Wondering if it’s possible to do something about this? It started happening within the past few weeks.

1 Like

Been noticing the same here too.

Yeah, I’ve observed this in recent weeks as well. It could be that whatever logic Newsblur uses to detect duplicate items is no longer working for Reddit feeds.

Examples of feeds that I see this issue on:
http://www.reddit.com/r/museum/top.rss?sort=top&t=month
http://www.reddit.com/r/truereddit/top.rss?sort=top&t=month

In each of these, a subset of posts appear twice. Typically in succession and never more than 2x in total.

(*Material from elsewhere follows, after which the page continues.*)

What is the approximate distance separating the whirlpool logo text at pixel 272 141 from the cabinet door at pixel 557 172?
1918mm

It is highly likely that this is due to the upcoming redesign that uses python 3 and is now serving half of NewsBlur’s feed fetching. It’s likely that the story checker which checks for duplicates is timing out. I raised the timeout from 2 to 5 seconds, but that still may not be enough.

What I’m noticing is that it doesn’t happen for every story, but when it does happen, a group of stories get duplicated. I’m wondering if there are characteristics of the feeds that get duplicated stories.

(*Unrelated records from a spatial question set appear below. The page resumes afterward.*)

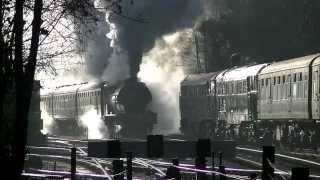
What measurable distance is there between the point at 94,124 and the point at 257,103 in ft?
47.4

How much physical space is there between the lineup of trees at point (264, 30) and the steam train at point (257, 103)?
11795mm

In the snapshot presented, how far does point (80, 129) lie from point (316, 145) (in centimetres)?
2325

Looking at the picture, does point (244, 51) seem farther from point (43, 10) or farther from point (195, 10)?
point (43, 10)

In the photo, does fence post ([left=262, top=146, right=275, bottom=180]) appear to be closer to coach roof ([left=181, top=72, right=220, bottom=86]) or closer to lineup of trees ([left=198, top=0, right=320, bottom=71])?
coach roof ([left=181, top=72, right=220, bottom=86])

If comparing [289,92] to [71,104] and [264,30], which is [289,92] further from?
[264,30]

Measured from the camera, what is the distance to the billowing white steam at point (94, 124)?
148ft

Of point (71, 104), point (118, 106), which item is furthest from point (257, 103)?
point (71, 104)

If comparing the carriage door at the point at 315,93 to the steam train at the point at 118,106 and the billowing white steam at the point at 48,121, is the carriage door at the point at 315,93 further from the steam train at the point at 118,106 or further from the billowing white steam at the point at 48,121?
the billowing white steam at the point at 48,121

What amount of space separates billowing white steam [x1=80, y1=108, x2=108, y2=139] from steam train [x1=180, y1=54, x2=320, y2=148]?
4.41 m

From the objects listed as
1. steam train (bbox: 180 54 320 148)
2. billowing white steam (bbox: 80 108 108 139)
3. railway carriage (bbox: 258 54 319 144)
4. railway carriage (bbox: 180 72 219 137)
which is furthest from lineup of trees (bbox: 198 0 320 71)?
railway carriage (bbox: 258 54 319 144)

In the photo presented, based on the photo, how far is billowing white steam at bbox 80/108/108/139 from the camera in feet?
148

Also, FYI, it comes down to this function taking too long: NewsBlur/models.py at dashboard3 · samuelclay/NewsBlur · GitHub

Still happening quite frequently for me. If increasing the timeout made a difference I’m not noticing it here.

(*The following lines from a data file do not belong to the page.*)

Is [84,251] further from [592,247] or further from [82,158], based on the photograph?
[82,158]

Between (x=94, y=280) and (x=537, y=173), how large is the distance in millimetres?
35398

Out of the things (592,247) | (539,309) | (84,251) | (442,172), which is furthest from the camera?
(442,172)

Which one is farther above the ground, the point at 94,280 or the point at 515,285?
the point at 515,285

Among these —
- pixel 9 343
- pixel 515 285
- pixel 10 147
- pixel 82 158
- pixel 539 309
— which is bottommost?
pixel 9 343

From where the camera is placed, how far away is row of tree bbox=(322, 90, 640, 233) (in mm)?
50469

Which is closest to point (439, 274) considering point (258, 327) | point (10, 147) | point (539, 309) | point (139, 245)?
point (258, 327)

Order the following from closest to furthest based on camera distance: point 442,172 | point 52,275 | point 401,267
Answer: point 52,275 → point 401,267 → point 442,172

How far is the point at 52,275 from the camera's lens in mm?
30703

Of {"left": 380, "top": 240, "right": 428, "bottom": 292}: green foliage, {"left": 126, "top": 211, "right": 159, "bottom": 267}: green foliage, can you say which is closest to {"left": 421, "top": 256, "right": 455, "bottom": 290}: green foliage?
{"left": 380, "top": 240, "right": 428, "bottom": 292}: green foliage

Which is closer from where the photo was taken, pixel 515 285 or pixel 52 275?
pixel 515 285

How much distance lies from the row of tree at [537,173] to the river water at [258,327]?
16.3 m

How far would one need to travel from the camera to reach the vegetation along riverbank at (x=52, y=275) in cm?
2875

I’m a fellow developer - is there anything I can do to help you debug this?

I often read all my RSS feeds every day. They’re all marked as read before I go to bed. Then, the next morning, I see many Reddit articles again in my feeds that I’d read the day before. With the way I use Newsblur, I actually very rarely see two identical articles next to each other as shown in the screenshot above. I tend to see them a day or so apart. Would that still tie in with the timeout theory?

Honestly I believe it’s because I have the feed fetchers split, half between www and half between beta. So it’s likely there’s some disconnect between the two. I’ll see about moving all of the feed fetchers to beta today.